■ ZIEL DER ÜBUNG: Liste alle Zeilen aus den Datensätzen unten auf, in denen die Zeichenfolge „grass“ vorkommt. Gib jede dieser Zeilen unverändert wieder.

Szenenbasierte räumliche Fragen
.....

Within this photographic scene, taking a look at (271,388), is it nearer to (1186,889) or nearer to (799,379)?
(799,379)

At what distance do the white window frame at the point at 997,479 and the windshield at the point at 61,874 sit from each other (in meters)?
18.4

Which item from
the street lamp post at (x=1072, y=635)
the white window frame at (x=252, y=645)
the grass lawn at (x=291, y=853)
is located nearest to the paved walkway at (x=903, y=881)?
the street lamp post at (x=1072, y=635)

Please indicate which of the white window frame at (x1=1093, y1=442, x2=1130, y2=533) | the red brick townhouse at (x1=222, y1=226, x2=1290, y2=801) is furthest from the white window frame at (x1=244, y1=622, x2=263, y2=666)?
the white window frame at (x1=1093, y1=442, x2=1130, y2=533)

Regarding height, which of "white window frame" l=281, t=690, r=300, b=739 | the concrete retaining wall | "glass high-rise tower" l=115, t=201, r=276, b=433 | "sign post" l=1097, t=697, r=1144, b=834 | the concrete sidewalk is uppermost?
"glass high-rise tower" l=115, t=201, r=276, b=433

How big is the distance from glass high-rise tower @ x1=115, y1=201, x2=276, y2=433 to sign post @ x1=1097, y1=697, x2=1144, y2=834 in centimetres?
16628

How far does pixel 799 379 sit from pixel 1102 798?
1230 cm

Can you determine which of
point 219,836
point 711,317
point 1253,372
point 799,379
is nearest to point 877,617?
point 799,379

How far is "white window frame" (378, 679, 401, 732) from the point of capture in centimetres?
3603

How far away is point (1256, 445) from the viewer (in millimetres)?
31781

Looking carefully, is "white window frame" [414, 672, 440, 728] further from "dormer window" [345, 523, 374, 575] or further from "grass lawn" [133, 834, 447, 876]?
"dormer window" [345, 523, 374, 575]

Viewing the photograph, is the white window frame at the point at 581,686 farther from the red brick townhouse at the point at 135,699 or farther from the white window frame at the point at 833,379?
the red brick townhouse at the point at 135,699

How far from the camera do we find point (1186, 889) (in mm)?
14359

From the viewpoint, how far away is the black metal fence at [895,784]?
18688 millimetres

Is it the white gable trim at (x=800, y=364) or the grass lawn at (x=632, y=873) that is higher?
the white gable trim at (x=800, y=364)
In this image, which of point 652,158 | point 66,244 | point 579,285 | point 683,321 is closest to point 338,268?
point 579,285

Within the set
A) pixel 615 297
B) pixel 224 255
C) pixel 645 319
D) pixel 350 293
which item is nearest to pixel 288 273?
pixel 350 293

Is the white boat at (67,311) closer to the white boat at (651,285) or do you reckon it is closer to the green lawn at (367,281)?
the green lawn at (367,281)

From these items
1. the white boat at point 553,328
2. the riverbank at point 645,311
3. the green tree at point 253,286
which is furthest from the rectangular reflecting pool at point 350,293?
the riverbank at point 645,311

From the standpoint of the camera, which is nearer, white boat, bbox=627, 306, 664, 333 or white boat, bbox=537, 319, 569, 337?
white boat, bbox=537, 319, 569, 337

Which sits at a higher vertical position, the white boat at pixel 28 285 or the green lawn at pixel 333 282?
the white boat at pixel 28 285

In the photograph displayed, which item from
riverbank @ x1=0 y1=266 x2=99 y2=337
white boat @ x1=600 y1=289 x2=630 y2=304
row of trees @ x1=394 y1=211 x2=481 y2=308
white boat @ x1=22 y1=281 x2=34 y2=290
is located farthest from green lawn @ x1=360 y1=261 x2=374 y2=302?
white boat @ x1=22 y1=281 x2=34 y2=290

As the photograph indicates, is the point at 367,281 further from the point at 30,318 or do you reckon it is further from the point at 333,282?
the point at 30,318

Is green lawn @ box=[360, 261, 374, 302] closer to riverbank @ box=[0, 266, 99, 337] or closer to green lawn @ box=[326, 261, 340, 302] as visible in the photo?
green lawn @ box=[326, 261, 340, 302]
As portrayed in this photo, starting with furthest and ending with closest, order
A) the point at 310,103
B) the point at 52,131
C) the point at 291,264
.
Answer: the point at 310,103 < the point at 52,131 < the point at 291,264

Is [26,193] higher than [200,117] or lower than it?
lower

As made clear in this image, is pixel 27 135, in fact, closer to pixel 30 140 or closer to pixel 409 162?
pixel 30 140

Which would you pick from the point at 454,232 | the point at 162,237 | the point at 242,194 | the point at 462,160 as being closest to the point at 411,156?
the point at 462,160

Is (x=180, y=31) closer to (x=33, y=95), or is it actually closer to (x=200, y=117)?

.....

■ LÖSUNG DER ÜBUNG:
the grass lawn at (x=291, y=853)
Looking carefully, is "white window frame" [414, 672, 440, 728] further from "dormer window" [345, 523, 374, 575] or further from "grass lawn" [133, 834, 447, 876]?
Is it the white gable trim at (x=800, y=364) or the grass lawn at (x=632, y=873) that is higher?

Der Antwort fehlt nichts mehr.